The 5.7 Hemi cant get out of its own way?! I think your confusing it with the 5.4 Triton. the hemi has plenty of power and yes it is a gas hog for sure. that sounds like a good buy to me, cant find many trucks like that with such low milage anymore.


----------



## macplee (Jan 30, 2009)

Correction, the owner plowed a few driveways and the Toyoya dealer's lot where he works. He seems honest and took good care of the truck. He's an ASE cert field advisor for Toyota and this truck was his toy. Heavy duty everything, plow, strobe, security, etc. He's selling because Toyota gives him a new Thunder every 10k. Not a bad gig. I decided to buy the truck, and I will only use it for three houses. So how often should I have to worry about repairs? Sd is the truck a hood deal! Thanks


----------



## plowguy43 (Jan 2, 2008)

abbe;1243495 said:


> don't expect to see better then like 11mpg. My fathers 05 5.7 gets 10mpg consistently. It's a friggen pig and can't get out of it's own way


Thats funny right there, I've shown more than my fair share of Fords/Chevy's and other Dodge's my tail lights, Diesel's included. It wasn't meant to be a race car, buy a 1/2 ton for that if you want to go fast. Of course a diesel will haul better, the HEMI and any other Small Block Gas truck has to Rev to make the power where a diesel makes it all down low. Saying it can't get out of its own way is wrong in so many ways LOL

Macplee- Its a good buy and I'm sure you'll be happy with it. I've been plowing over 20 accounts this winter with my truck and I replaced my altenator and battery because the battery was getting weak and smoked the original altenator ((it still worked) with my old plow that had a worn out and rusted motor- completely preventable on my part but whatever- $130 Altenator + $90 Battery. I've only done oil changes and the truck hasn't complained once. This includes a large parking lot that I plow once the storm is over- including the 12"+ storms we had. I have an Xblade as well, carry about 700lbs of ballast, and my route is over 100 miles round trip through a lot of Hilly roads. It shifts a lot, rev's high, but is never lacking power.

The front end is the only "weak" part of the truck as is in any plow truck. Replace the parts with lifetime warranty aftermarket parts and they will last much longer and be replaced for free when they where out. Best of luck.

:: RECORD EXCERPTS ::
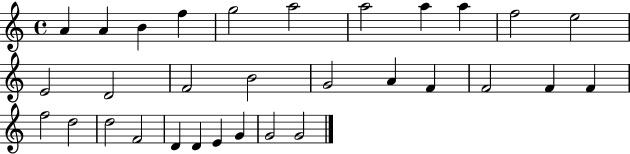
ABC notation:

X:1
T:Untitled
M:4/4
L:1/4
K:C
A A B f g2 a2 a2 a a f2 e2 E2 D2 F2 B2 G2 A F F2 F F f2 d2 d2 F2 D D E G G2 G2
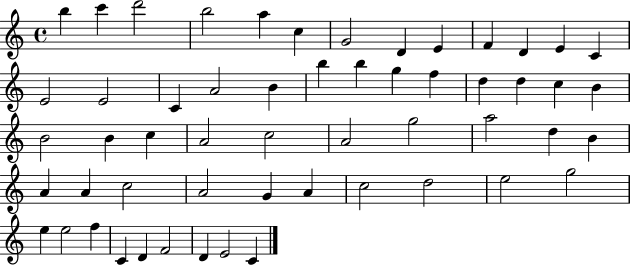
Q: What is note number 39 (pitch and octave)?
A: C5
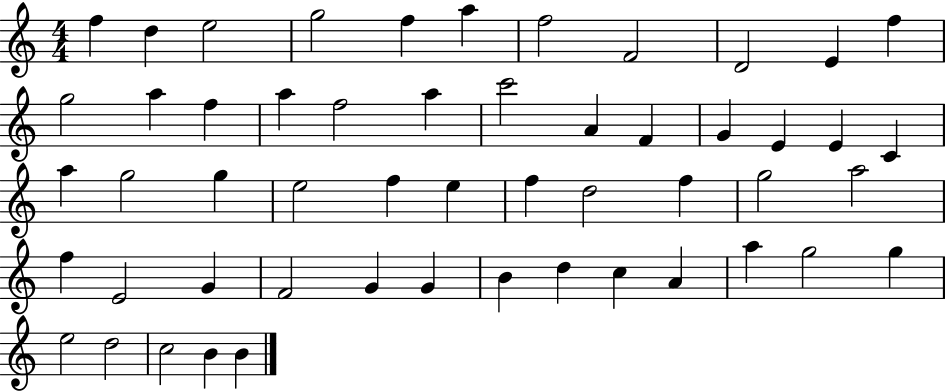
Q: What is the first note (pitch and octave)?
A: F5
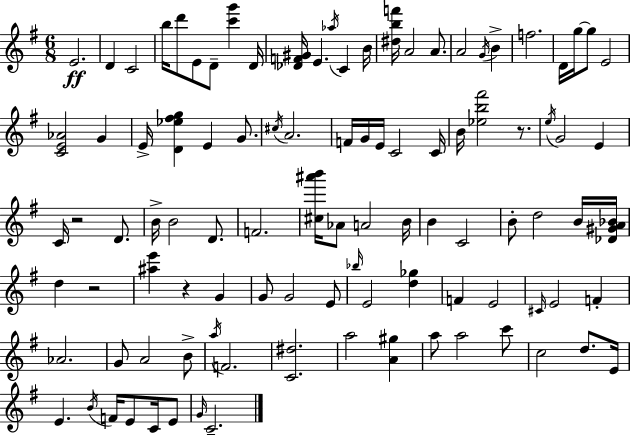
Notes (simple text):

E4/h. D4/q C4/h B5/s D6/e E4/e D4/e [C6,G6]/q D4/s [Db4,F4,G#4]/s E4/q. Ab5/s C4/q B4/s [D#5,B5,F6]/s A4/h A4/e. A4/h G4/s B4/q F5/h. D4/s G5/s G5/e E4/h [C4,E4,Ab4]/h G4/q E4/s [D4,Eb5,F#5,G5]/q E4/q G4/e. C#5/s A4/h. F4/s G4/s E4/s C4/h C4/s B4/s [Eb5,B5,F#6]/h R/e. E5/s G4/h E4/q C4/s R/h D4/e. B4/s B4/h D4/e. F4/h. [C#5,A#6,B6]/s Ab4/e A4/h B4/s B4/q C4/h B4/e D5/h B4/s [Db4,G#4,A4,Bb4]/s D5/q R/h [A#5,E6]/q R/q G4/q G4/e G4/h E4/e Bb5/s E4/h [D5,Gb5]/q F4/q E4/h C#4/s E4/h F4/q Ab4/h. G4/e A4/h B4/e A5/s F4/h. [C4,D#5]/h. A5/h [A4,G#5]/q A5/e A5/h C6/e C5/h D5/e. E4/s E4/q. B4/s F4/s E4/e C4/s E4/e G4/s C4/h.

:: PROBLEM ::
Carry on the forum thread about the 5.7 Hemi plow truck from the point where it stops.

:: TASK RESULT ::
Oh yeah- show me a gas 3/4 or 1 ton truck that gets better mileage than the HEMI with similar power please?


----------



## V_Scapes (Jan 1, 2011)

macplee;1243642 said:


> Correction, the owner plowed a few driveways and the Toyoya dealer's lot where he works. He seems honest and took good care of the truck. He's an ASE cert field advisor for Toyota and this truck was his toy. Heavy duty everything, plow, strobe, security, etc. He's selling because Toyota gives him a new Thunder every 10k. Not a bad gig. I decided to buy the truck, *and I will only use it for three houses*. So how often should I have to worry about repairs? Sd is the truck a hood deal! Thanks


Thats what you say now, next year youll have 15.


----------



## m3klee (Nov 3, 2010)

I'd say that's a great buy. I have the same truck that i bought in feb. of 2010 with 67,000 on it for $16,500 only difference is i have a boss plow not the fisher.


----------



## BlueRam2500 (Jan 15, 2005)

Sounds like you got a great buy and that it has been taken care of. Good luck with your new truck.


----------



## woodchuck2 (Dec 4, 2010)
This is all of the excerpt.